Create numpy matrix filled with NaNs

Question:

I have the following code:

r = numpy.zeros(shape = (width, height, 9))

It creates a width x height x 9 matrix filled with zeros. Instead, I’d like to know if there’s a function or way to initialize them instead to NaNs in an easy way.

Asked By: devoured elysium

||

Answers:

Are you familiar with numpy.nan?

You can create your own method such as:

def nans(shape, dtype=float):
    a = numpy.empty(shape, dtype)
    a.fill(numpy.nan)
    return a

Then

nans([3,4])

would output

array([[ NaN,  NaN,  NaN,  NaN],
       [ NaN,  NaN,  NaN,  NaN],
       [ NaN,  NaN,  NaN,  NaN]])

I found this code in a mailing list thread.

Answered By: Jorge Israel Peña

You rarely need loops for vector operations in numpy.
You can create an uninitialized array and assign to all entries at once:

>>> a = numpy.empty((3,3,))
>>> a[:] = numpy.nan
>>> a
array([[ NaN,  NaN,  NaN],
       [ NaN,  NaN,  NaN],
       [ NaN,  NaN,  NaN]])

I have timed the alternatives a[:] = numpy.nan here and a.fill(numpy.nan) as posted by Blaenk:

$ python -mtimeit "import numpy as np; a = np.empty((100,100));" "a.fill(np.nan)"
10000 loops, best of 3: 54.3 usec per loop
$ python -mtimeit "import numpy as np; a = np.empty((100,100));" "a[:] = np.nan" 
10000 loops, best of 3: 88.8 usec per loop

The timings show a preference for ndarray.fill(..) as the faster alternative. OTOH, I like numpy’s convenience implementation where you can assign values to whole slices at the time, the code’s intention is very clear.

Note that ndarray.fill performs its operation in-place, so numpy.empty((3,3,)).fill(numpy.nan) will instead return None.

Answered By: u0b34a0f6ae

Another option is to use numpy.full, an option available in NumPy 1.8+

a = np.full([height, width, 9], np.nan)

This is pretty flexible and you can fill it with any other number that you want.

Answered By: Pietro Biroli

You can always use multiplication if you don’t immediately recall the .empty or .full methods:

>>> np.nan * np.ones(shape=(3,2))
array([[ nan,  nan],
       [ nan,  nan],
       [ nan,  nan]])

Of course it works with any other numerical value as well:

>>> 42 * np.ones(shape=(3,2))
array([[ 42,  42],
       [ 42,  42],
       [ 42, 42]])

But the @u0b34a0f6ae’s accepted answer is 3x faster (CPU cycles, not brain cycles to remember numpy syntax ;):

$ python -mtimeit "import numpy as np; X = np.empty((100,100));" "X[:] = np.nan;"
100000 loops, best of 3: 8.9 usec per loop
(predict)laneh@predict:~/src/predict/predict/webapp$ master
$ python -mtimeit "import numpy as np; X = np.ones((100,100));" "X *= np.nan;"
10000 loops, best of 3: 24.9 usec per loop
Answered By: hobs

As said, numpy.empty() is the way to go.
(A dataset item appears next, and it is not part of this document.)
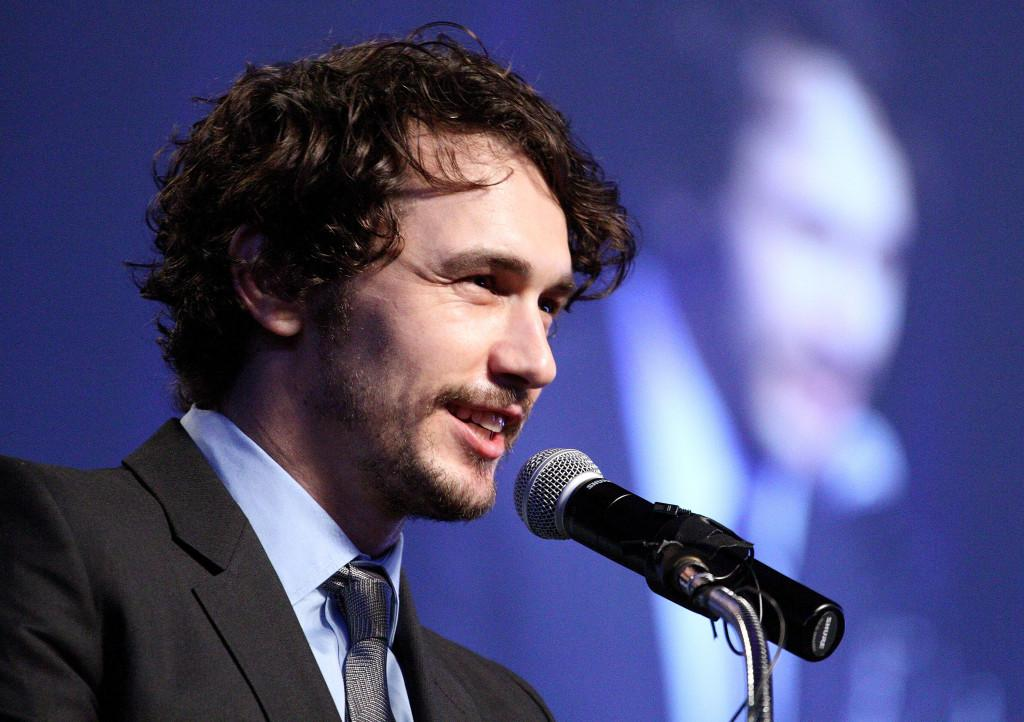 James Franco speaks at the University of Texas-Arlington. Franco, an actor, poet and filmmaker, will debut his latest poetry collection Feb. 19 at the Northwestern School of Law.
However, for objects, fill() might not do exactly what you think it does:

In[36]: a = numpy.empty(5,dtype=object)
In[37]: a.fill([])
In[38]: a
Out[38]: array([[], [], [], [], []], dtype=object)
In[39]: a[0].append(4)
In[40]: a
Out[40]: array([[4], [4], [4], [4], [4]], dtype=object)
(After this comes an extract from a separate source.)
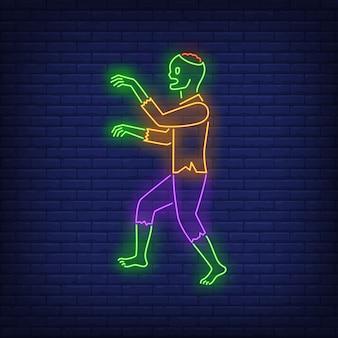 Insegna al neon a piedi zombie
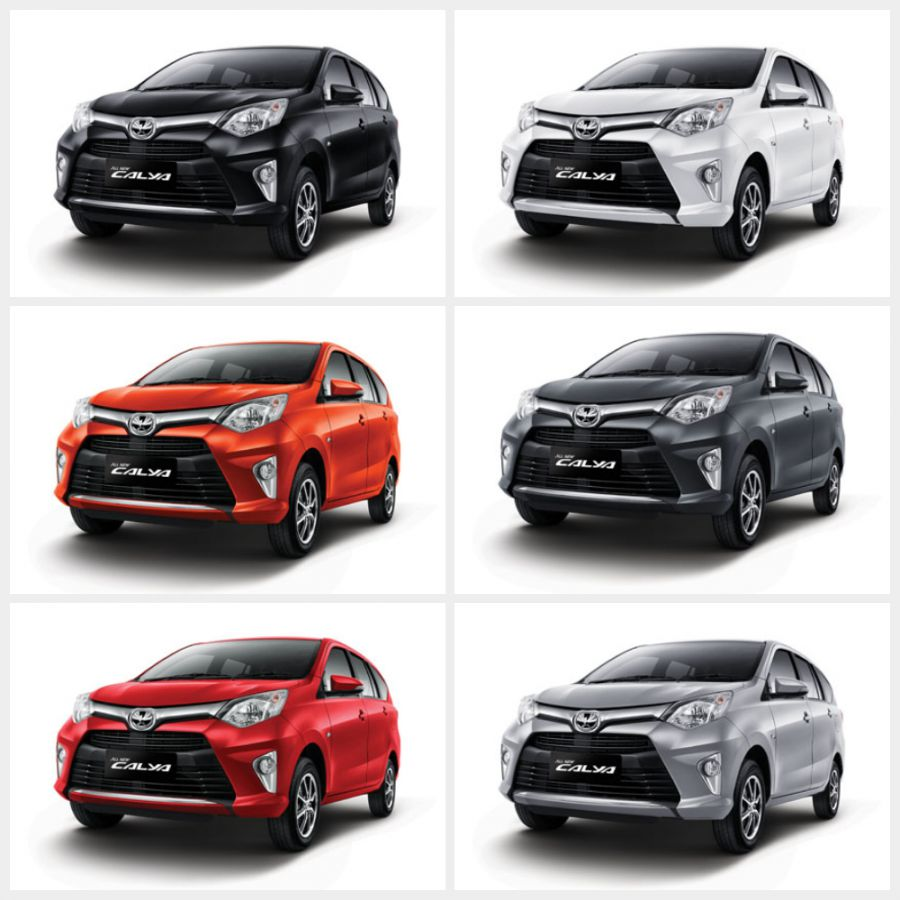 Warna Mobil Toyota All New Calya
One way around can be e.g.:

In[41]: a = numpy.empty(5,dtype=object)
In[42]: a[:]= [ [] for x in range(5)]
In[43]: a[0].append(4)
In[44]: a
Out[44]: array([[4], [], [], [], []], dtype=object)
Answered By: ntg

I compared the suggested alternatives for speed and found that, for large enough vectors/matrices to fill, all alternatives except val * ones and array(n * [val]) are equally fast.

enter image description here


Code to reproduce the plot:

import numpy
import perfplot

val = 42.0


def fill(n):
    a = numpy.empty(n)
    a.fill(val)
    return a


def colon(n):
    a = numpy.empty(n)
    a[:] = val
    return a


def full(n):
    return numpy.full(n, val)


def ones_times(n):
    return val * numpy.ones(n)


def list(n):
    return numpy.array(n * [val])


b = perfplot.bench(
    setup=lambda n: n,
    kernels=[fill, colon, full, ones_times, list],
    n_range=[2 ** k for k in range(20)],
    xlabel="len(a)",
)
b.save("out.png")
Answered By: Nico Schlömer

Yet another possibility not yet mentioned here is to use NumPy tile:

a = numpy.tile(numpy.nan, (3, 3))

Also gives

array([[ NaN,  NaN,  NaN],
       [ NaN,  NaN,  NaN],
       [ NaN,  NaN,  NaN]])

update:
I did a speed comparison, and it’s not very fast :/ It’s slower than the ones_times by a decimal.

Answered By: JHBonarius

Another alternative is numpy.broadcast_to(val,n) which returns in constant time regardless of the size and is also the most memory efficient (it returns a view of the repeated element). The caveat is that the returned value is read-only.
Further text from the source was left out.